[all-commits] [llvm/llvm-project] 21a4fa: [ARM] Move double vector insert patterns using vin...

Mon Feb 22 01:30:22 PST 2021

  Branch: refs/heads/main
  Home:   https://github.com/llvm/llvm-project
  Commit: 21a4faab60c34b8a8c4d09a5ffac50ded8163208
      https://github.com/llvm/llvm-project/commit/21a4faab60c34b8a8c4d09a5ffac50ded8163208
  Author: David Green <david.green at arm.com>
  Date:   2021-02-22 (Mon, 22 Feb 2021)

  Changed paths:
    M llvm/lib/Target/ARM/ARMISelDAGToDAG.cpp
    M llvm/lib/Target/ARM/ARMInstrMVE.td
    M llvm/lib/Target/ARM/ARMInstrVFP.td
    M llvm/test/CodeGen/Thumb2/LowOverheadLoops/fast-fp-loops.ll
    M llvm/test/CodeGen/Thumb2/mve-div-expand.ll
    M llvm/test/CodeGen/Thumb2/mve-float16regloops.ll
    M llvm/test/CodeGen/Thumb2/mve-gather-ind16-scaled.ll
    M llvm/test/CodeGen/Thumb2/mve-gather-ptrs.ll
    M llvm/test/CodeGen/Thumb2/mve-masked-ldst.ll
    M llvm/test/CodeGen/Thumb2/mve-minmax.ll
    M llvm/test/CodeGen/Thumb2/mve-shuffle.ll
    M llvm/test/CodeGen/Thumb2/mve-shufflemov.ll
    M llvm/test/CodeGen/Thumb2/mve-simple-arith.ll
    M llvm/test/CodeGen/Thumb2/mve-vcvt.ll
    M llvm/test/CodeGen/Thumb2/mve-vld2.ll
    M llvm/test/CodeGen/Thumb2/mve-vld3.ll
    M llvm/test/CodeGen/Thumb2/mve-vld4.ll
    M llvm/test/CodeGen/Thumb2/mve-vldst4.ll
    M llvm/test/CodeGen/Thumb2/mve-vst2.ll
    M llvm/test/CodeGen/Thumb2/mve-vst3.ll
    M llvm/test/CodeGen/Thumb2/mve-vst4.ll

  Log Message:
  -----------
  [ARM] Move double vector insert patterns using vins to DAG combine

This removes the existing patterns for inserting two lanes into an
f16/i16 vector register using VINS, instead using a DAG combine to
pattern match the same code sequences. The tablegen patterns were
already on the large side (foreach LANE = [0, 2, 4, 6]) and were not
handling all the cases they could. Moving that to a DAG combine, whilst
not less code, allows us to better control and expand the selection of
VINSs.
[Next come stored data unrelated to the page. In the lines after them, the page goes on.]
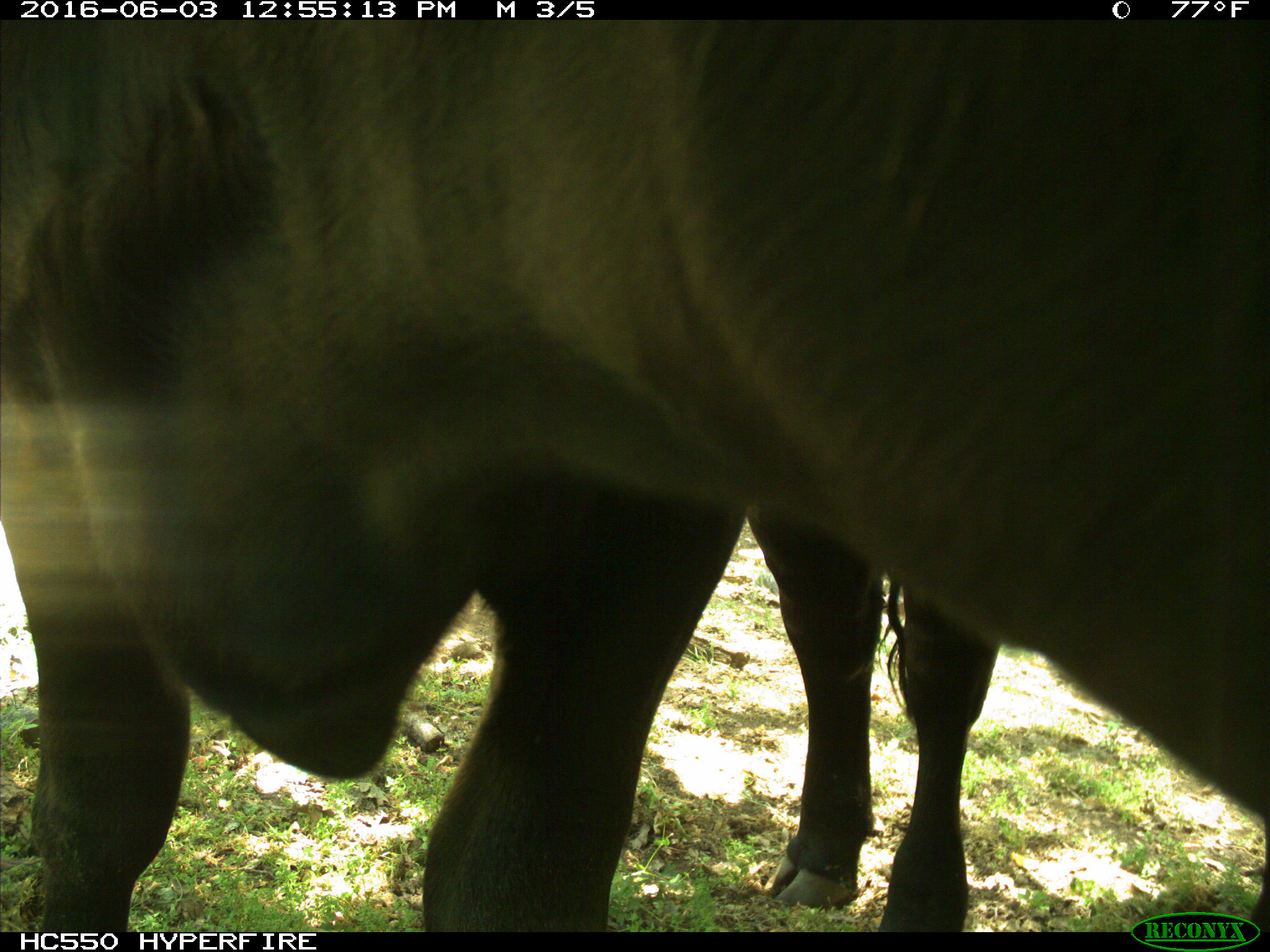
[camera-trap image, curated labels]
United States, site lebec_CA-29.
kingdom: Animalia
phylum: Chordata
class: Mammalia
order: Artiodactyla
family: Bovidae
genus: Bos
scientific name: Bos taurus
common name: domestic cow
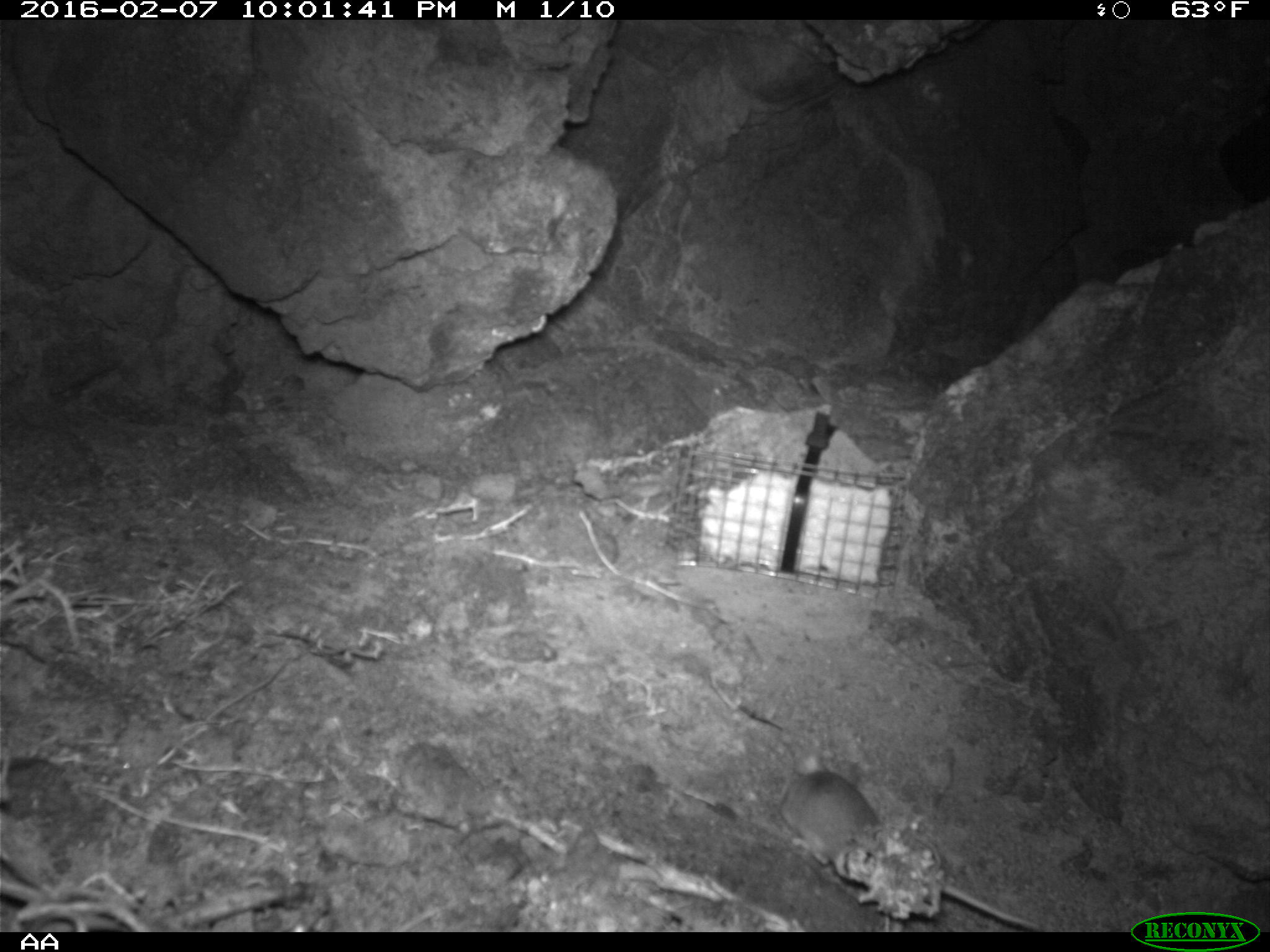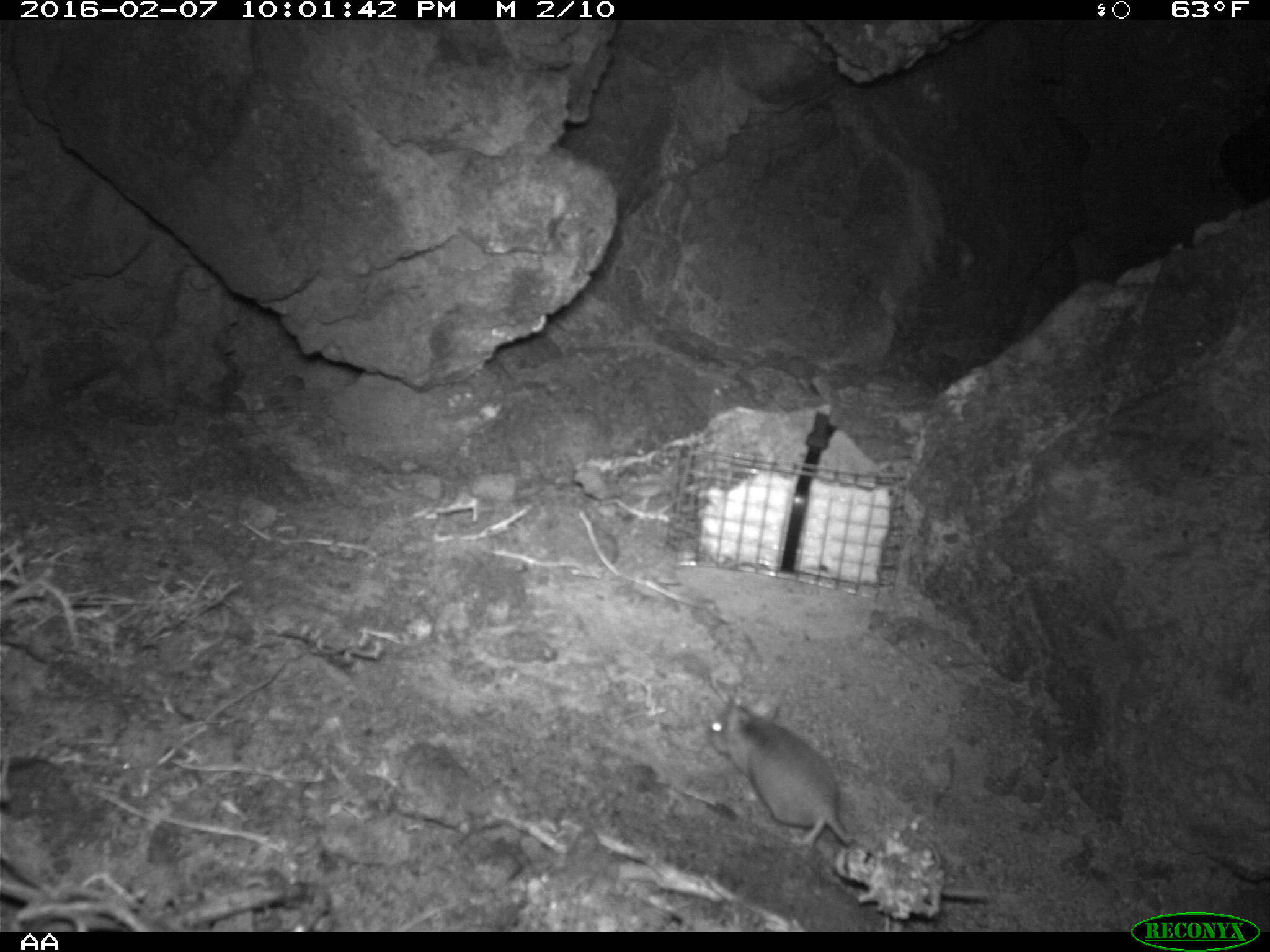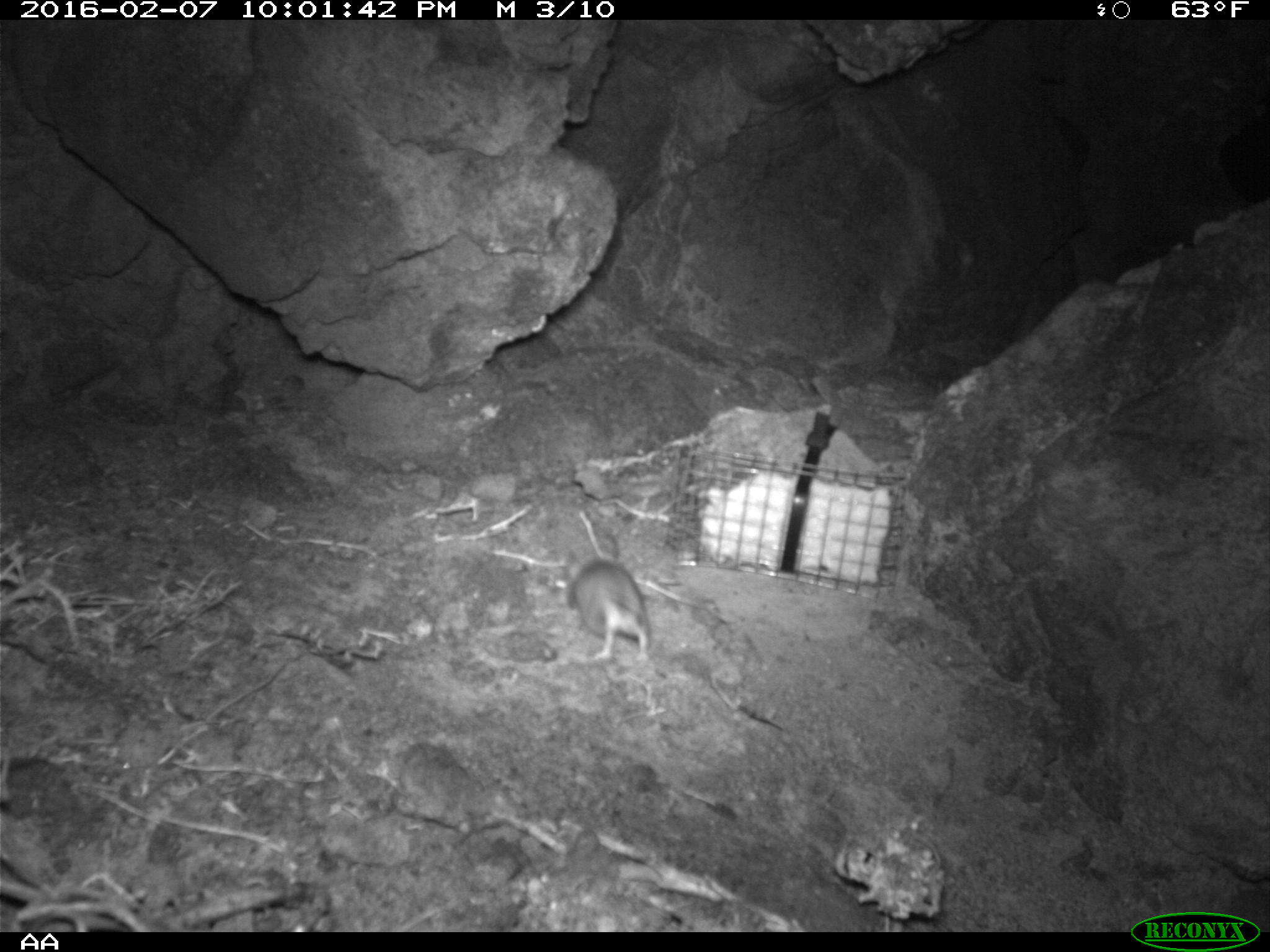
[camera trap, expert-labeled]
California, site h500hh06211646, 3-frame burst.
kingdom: Animalia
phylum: Chordata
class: Mammalia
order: Rodentia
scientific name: Rodentia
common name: rodent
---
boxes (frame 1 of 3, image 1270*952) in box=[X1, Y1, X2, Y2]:
rodent: box=[776, 751, 1039, 932]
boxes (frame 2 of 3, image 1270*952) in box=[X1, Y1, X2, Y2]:
rodent: box=[706, 695, 996, 901]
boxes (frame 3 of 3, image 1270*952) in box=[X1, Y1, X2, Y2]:
rodent: box=[563, 532, 651, 663]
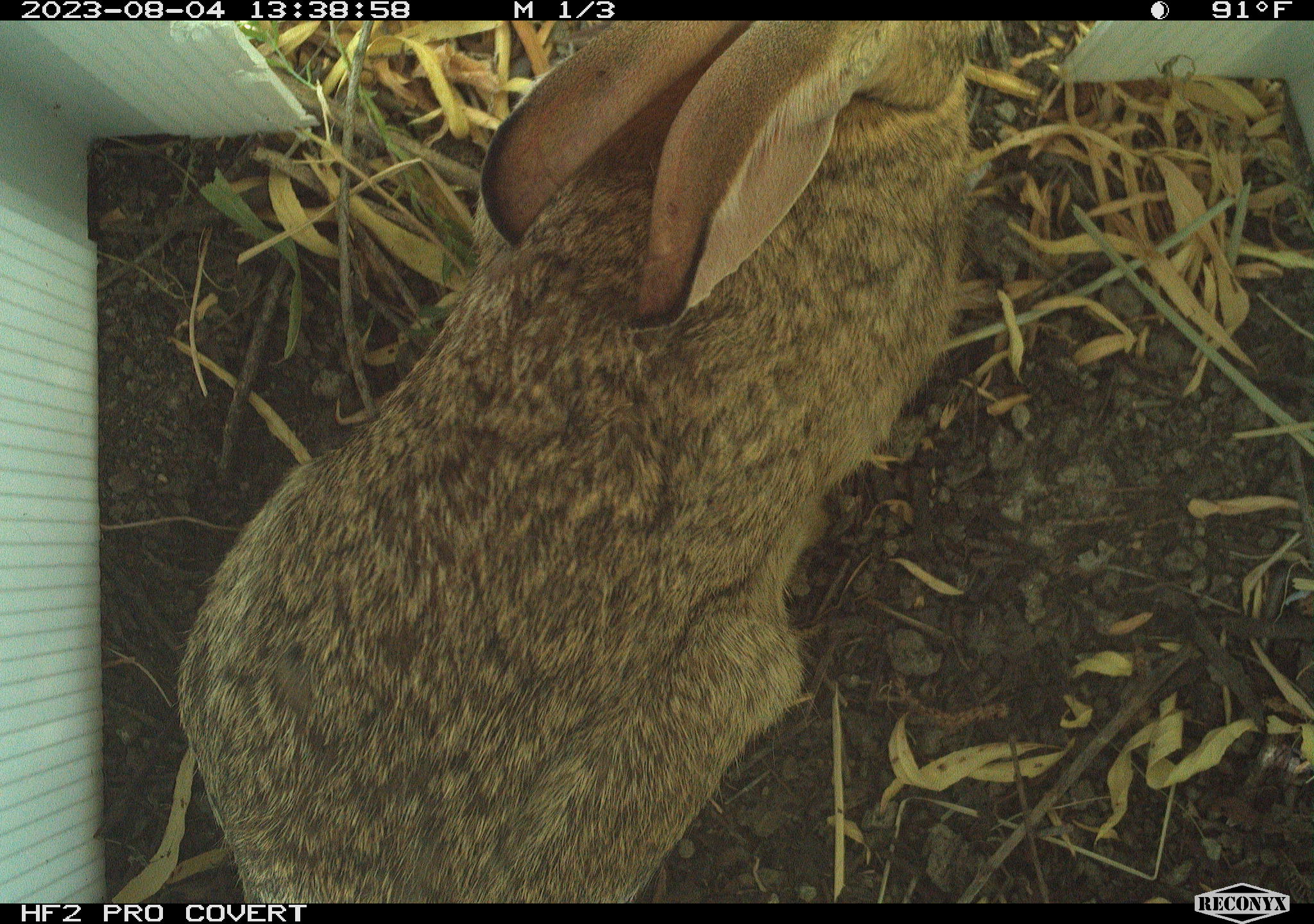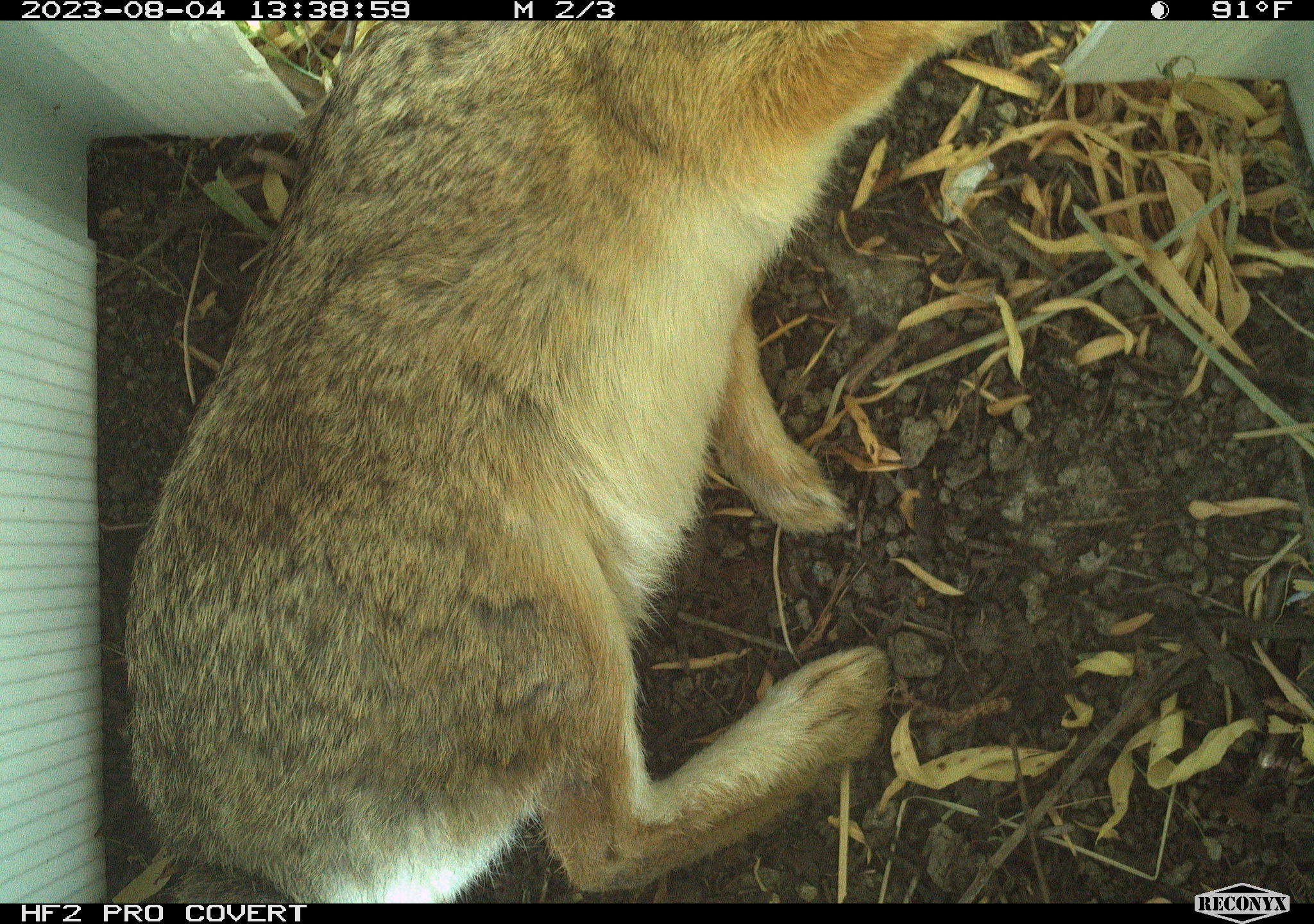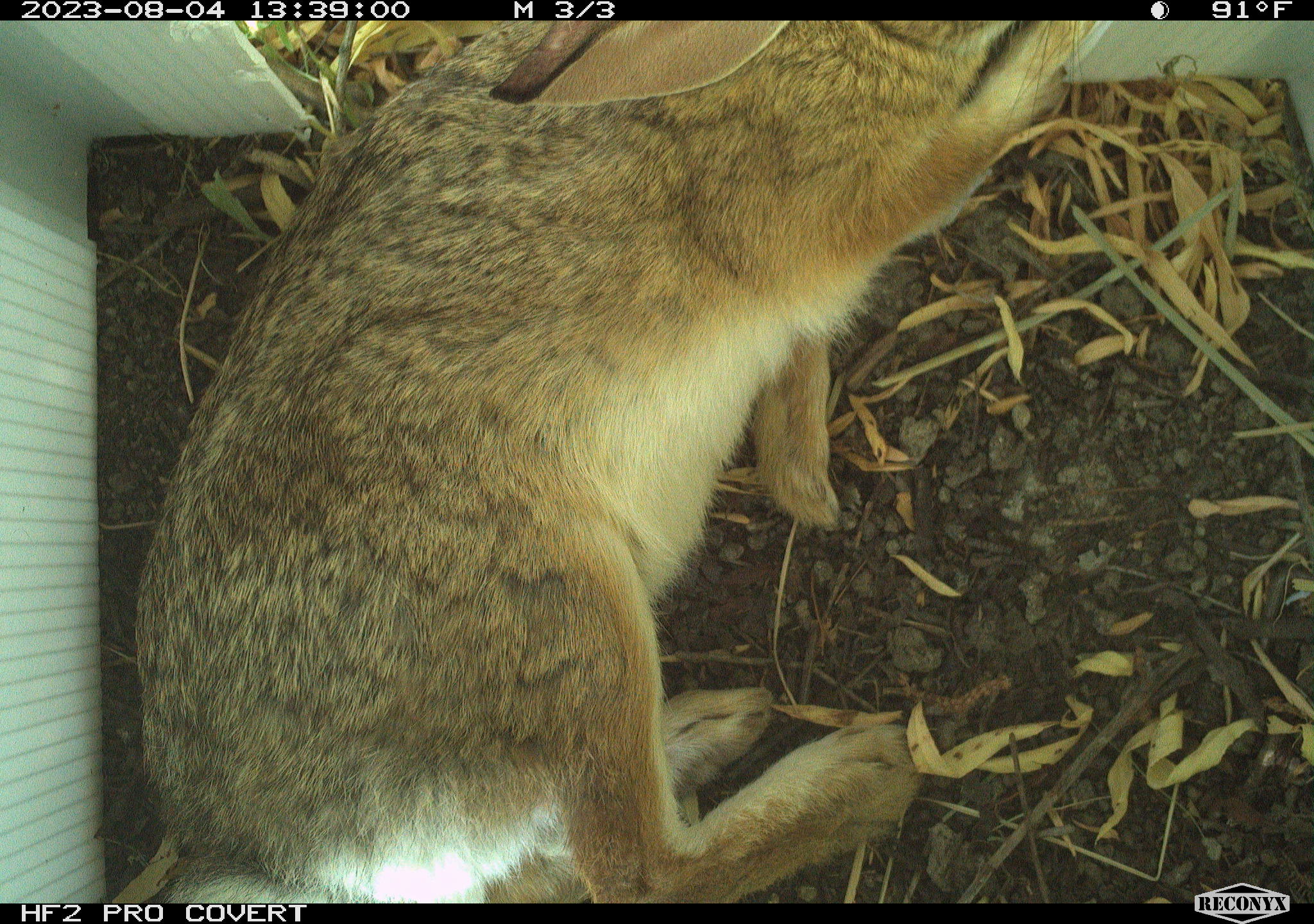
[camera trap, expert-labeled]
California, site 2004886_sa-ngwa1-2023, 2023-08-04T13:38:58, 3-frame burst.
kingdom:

Additionally this allows us to remove the AddedComplexity on
VCVTT.

The extra trick that this has learned in the process is to move two
adjacent lanes using a single f32 vmov, allowing some extra
inefficiencies to be removed.

Differenial Revision: https://reviews.llvm.org/D96876